Comfort is handled with the same restraint. The form is minimal, but not cold. Gently curved edges soften the points where elbows and knees meet the furniture. Users can enter from either side or from behind, avoiding the awkwardness that often comes with shared outdoor tables. Sheet metal tops, extruded aluminum verticals, powdercoated finishes, and durable nylon glides support the realities of public use, where furniture has to withstand weather, movement, cleaning, and constant rearrangement.
Take-Out also feels relevant because public and commercial spaces are being asked to do more. A campus lawn may need to support outdoor study in the morning, lunch in the afternoon, and casual hangouts by evening. A workplace terrace might shift between focused solitude and team conversation. A commercial plaza may need to feel active without becoming crowded. Take-Out responds to these changing needs by keeping the space open-ended.


The mini version brings the same thinking into children’s environments, from schoolyards and outdoor classrooms to family-friendly public spaces. It recognizes that younger users also need furniture that encourages gathering, movement, play, and shared experience. Good public furniture should work across ages, settings, and rhythms of use.

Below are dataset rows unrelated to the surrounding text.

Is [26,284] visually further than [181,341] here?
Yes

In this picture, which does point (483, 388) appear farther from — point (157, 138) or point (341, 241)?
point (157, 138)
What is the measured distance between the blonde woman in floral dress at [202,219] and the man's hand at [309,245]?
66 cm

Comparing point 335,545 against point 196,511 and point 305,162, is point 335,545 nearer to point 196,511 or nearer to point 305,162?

What makes the Wedge memorable is that it treats connection as something spatial. The way people sit in relation to one another carries emotional meaning. A small angle can make a space feel more open, more welcoming, or more alive. Public furniture has always had this potential, especially in urban commons where small moments of social life happen between larger routines. A good seating system can make people stay a little longer, notice each other more, and feel more at ease in shared space.


The same value carries into commercial environments. Offices, mixed-use developments, hospitality spaces, and retail campuses often bring people into proximity without really helping them connect. A system like Take-Out Wedge softens that distance. It creates casual opportunities for people to gather without making the moment feel staged. It helps shared spaces feel warmer, more active, and less siloed.
Take-Out Wedge is versatile because it understands that connection does not happen in one fixed format. Sometimes people want to sit beside each other and look out at the world. Sometimes they want to face each other and talk. Sometimes they need something in between. The Wedge gives form to that in-between moment, turning a simple angle into an invitation to share space more naturally.